Most especially do I feel sorry for those people who cannot find a certain illusion of happiness in reading. I thank whatever gods there be that I can generally find the means of "getting-away" between the covers of a book. A book has to be very puerile indeed if I cannot enjoy it to a certain extent—even though that extent be merely a mild ridicule and amusement. I can even enjoy books about books—if they are very well done, which is rare. I am not particularly interested in authors—especially the photographs of authors, which usually come upon their admirers with something approaching shock—because I always think that the most interesting part of an author is what he writes, not what he looks like. What he writes is generally what he is. You can't keep everything of yourself out of anything you may write—and thank Heaven for it! Apart from the story—often indeed, before the story itself—the most delightful parts of any book are the little gleams of the writer's point of view, of his philosophy, of his own life-experiences, which glint through the matter in hand, and sometimes raise a commonplace narrative into a volume of sheer entrancing joy. And perhaps one of the most difficult things to write is to write about books—I don't mean "reviews." (Almost anybody can give their opinion on books they have read, and tell you something about them—which is nine hundred and ninety per cent. of literary reviews.) But to write about books in a way which amuses you, or interests you, and makes you want immediately to read the book in question—that is a more difficult feat. And sometimes what the writer about books says about books is more entertaining than the books themselves. But then that is because of those little gleams of the personal which are always so delightful to find anywhere.

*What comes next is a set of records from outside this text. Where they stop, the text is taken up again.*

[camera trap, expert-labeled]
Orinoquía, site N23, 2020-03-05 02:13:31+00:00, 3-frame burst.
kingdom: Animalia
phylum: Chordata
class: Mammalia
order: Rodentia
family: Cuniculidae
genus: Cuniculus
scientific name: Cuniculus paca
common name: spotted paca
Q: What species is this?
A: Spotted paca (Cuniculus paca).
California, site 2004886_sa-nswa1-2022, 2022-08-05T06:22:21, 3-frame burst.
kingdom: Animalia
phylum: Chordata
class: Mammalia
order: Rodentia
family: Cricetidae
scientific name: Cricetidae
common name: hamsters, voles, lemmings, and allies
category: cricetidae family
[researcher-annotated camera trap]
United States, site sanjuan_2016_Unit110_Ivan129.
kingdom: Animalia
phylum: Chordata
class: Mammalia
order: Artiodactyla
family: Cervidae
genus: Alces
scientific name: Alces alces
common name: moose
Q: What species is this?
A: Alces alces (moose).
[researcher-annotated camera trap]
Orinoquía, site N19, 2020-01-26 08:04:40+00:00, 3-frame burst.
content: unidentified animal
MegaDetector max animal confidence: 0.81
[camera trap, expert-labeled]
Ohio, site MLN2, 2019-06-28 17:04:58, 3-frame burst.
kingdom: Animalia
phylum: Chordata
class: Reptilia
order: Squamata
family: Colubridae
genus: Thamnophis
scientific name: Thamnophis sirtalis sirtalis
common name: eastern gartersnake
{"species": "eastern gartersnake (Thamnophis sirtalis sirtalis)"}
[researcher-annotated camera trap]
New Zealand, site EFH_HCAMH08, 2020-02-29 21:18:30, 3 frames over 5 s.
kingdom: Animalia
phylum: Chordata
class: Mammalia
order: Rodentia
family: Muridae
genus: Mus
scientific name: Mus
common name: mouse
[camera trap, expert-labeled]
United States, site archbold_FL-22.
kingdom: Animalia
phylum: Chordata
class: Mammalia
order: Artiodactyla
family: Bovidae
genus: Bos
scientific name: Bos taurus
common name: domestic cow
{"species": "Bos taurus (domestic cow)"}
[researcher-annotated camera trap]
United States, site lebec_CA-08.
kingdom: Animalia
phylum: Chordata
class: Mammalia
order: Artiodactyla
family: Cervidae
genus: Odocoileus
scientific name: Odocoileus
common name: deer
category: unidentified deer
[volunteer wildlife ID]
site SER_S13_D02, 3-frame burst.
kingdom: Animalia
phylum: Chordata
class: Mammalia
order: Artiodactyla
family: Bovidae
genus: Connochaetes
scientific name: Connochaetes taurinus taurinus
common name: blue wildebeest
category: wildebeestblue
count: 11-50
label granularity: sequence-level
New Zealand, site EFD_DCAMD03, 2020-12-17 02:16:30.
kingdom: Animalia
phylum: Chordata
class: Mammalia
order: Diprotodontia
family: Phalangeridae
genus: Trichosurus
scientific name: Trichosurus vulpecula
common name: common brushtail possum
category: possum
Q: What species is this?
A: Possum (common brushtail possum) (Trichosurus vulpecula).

Faith Reached Through Bitterness and Loss

Looking back on one's life, I always think it is so strange that just those blows of fate which logic would consider as certain to destroy such things as Faith and Belief, optimism and steadfastness of soul-vision, so many times provide their very foundations. How often those whose Belief in a Life Hereafter is the firmest have little reason to encourage that belief. We often find through sorrow, a happiness—no, not happiness, but a peace—which is enduring. When the waves of agnosticism and atheism have broken over our souls, the ebb tide is so often Faith and Hope. And, as we approach nearer and nearer to the time when, in the ordinary course of events, we so soon shall know, there creeps into our hearts a certainty that all is not ended with life, a belief which defies reason, and logic, and common sense, and which, to outsiders, often appears to be merely a clutching at straws. But these straws save us, and, through their means, we eventually reach the shore where doubts cannot flourish and agnosticism gives way to a Faith which we feel more than we can actually define.